Spatial questions tied to pictures

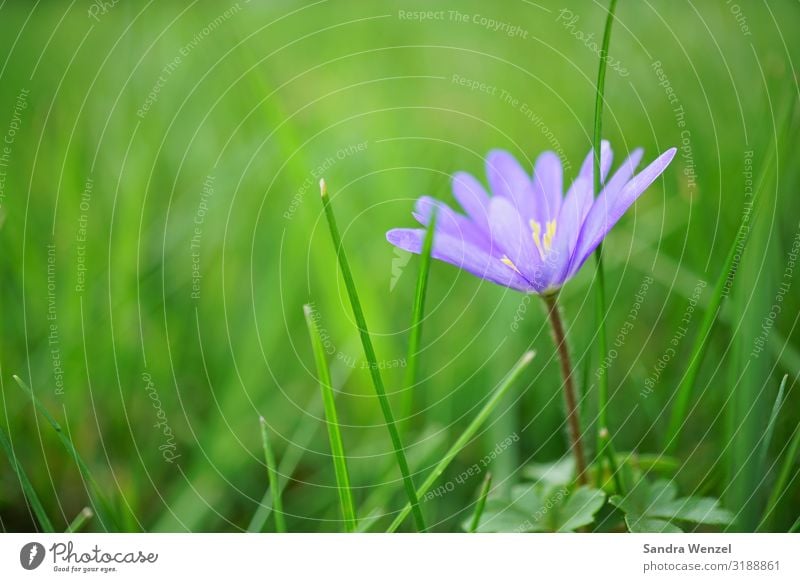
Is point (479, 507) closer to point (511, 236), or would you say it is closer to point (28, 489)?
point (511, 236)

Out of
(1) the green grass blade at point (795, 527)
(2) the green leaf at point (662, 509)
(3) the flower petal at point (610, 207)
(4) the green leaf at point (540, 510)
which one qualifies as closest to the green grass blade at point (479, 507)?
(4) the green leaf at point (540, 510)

---

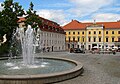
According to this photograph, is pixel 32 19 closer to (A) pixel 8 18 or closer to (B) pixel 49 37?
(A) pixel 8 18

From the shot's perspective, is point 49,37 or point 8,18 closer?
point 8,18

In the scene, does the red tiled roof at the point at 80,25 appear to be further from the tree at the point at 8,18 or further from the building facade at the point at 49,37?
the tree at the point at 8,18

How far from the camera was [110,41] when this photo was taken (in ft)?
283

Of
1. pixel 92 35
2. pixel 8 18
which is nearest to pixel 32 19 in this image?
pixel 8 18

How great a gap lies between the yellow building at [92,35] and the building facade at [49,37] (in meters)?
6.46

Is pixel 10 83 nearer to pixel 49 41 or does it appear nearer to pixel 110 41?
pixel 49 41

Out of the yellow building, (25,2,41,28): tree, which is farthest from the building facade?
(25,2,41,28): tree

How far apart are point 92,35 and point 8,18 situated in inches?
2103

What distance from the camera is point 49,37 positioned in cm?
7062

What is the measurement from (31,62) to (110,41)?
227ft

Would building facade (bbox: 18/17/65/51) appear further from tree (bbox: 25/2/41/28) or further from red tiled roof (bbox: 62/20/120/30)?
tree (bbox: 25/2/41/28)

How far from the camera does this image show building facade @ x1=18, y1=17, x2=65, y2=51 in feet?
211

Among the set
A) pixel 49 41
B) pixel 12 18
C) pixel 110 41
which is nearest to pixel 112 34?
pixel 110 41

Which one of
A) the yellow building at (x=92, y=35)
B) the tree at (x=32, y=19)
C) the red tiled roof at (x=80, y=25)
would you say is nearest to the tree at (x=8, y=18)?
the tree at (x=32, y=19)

● Stated exercise
Tally the rows above that contain the string "further", treating case as significant. Give only the number.

● Task output
2